(Data entries)
* begin *
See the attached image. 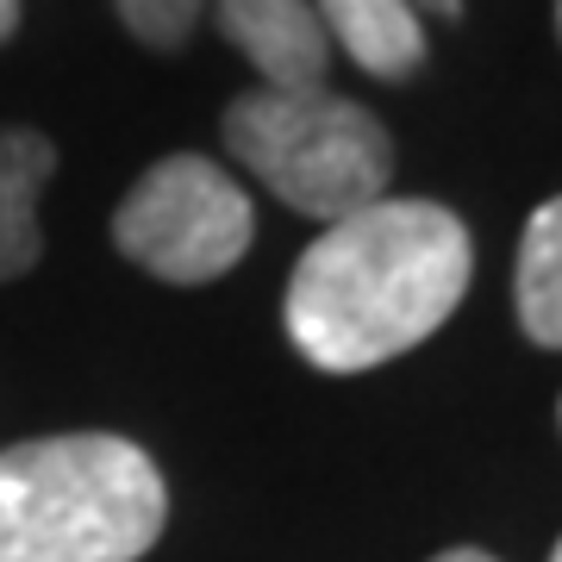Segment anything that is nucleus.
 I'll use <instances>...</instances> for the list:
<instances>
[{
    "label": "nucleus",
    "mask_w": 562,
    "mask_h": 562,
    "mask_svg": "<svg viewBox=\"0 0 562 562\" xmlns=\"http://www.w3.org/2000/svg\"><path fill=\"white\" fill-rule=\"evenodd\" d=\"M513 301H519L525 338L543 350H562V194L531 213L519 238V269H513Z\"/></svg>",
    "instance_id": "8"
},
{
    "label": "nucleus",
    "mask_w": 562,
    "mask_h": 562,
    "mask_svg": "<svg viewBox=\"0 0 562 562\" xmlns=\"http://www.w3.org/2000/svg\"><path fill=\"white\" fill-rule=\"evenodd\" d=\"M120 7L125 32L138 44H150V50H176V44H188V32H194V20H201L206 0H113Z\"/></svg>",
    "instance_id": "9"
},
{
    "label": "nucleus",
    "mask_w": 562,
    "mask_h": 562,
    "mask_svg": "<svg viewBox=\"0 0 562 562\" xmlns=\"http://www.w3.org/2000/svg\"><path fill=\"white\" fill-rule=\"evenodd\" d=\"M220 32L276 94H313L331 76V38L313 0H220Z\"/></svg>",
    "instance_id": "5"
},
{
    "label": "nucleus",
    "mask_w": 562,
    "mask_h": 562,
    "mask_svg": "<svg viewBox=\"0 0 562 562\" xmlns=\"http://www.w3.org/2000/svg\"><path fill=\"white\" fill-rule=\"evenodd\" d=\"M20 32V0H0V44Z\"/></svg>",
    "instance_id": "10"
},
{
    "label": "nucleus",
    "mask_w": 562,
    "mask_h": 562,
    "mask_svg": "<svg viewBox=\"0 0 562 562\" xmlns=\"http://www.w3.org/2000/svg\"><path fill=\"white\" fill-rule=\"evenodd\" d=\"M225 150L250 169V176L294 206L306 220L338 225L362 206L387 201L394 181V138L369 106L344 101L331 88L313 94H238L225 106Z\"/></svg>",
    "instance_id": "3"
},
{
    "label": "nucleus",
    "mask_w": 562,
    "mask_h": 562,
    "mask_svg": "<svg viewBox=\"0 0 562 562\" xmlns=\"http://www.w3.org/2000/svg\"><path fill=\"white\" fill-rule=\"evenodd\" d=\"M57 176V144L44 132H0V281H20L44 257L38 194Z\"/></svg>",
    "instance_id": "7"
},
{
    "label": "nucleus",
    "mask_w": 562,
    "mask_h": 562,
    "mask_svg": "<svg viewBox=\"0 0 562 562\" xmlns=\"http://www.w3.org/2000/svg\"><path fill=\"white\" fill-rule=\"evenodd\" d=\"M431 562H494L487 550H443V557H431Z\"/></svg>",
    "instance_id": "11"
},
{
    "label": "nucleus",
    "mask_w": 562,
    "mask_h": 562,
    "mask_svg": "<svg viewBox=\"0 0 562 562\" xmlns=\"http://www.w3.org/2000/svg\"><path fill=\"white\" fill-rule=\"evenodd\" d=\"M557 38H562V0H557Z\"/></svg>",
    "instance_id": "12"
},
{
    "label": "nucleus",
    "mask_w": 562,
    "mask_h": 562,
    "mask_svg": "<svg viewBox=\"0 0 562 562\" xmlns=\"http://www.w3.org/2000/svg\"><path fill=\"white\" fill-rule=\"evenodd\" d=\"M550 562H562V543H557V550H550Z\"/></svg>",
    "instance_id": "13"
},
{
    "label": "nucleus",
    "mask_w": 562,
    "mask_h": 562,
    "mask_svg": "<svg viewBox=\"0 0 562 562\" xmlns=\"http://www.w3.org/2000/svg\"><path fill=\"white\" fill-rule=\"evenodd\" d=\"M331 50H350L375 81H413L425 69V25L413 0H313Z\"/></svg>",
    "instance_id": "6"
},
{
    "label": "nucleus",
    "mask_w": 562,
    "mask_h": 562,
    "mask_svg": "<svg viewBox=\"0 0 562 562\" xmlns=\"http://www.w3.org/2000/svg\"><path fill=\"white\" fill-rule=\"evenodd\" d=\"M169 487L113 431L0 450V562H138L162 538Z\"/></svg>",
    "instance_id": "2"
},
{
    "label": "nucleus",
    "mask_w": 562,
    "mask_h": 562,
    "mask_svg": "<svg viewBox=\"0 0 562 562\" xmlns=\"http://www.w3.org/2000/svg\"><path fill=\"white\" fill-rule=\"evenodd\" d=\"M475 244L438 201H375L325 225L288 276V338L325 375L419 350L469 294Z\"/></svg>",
* end *
DIRECTION: Pick out every line in the entries above that contains the string "instances", and copy each one.

TASK RESPONSE:
 I'll use <instances>...</instances> for the list:
<instances>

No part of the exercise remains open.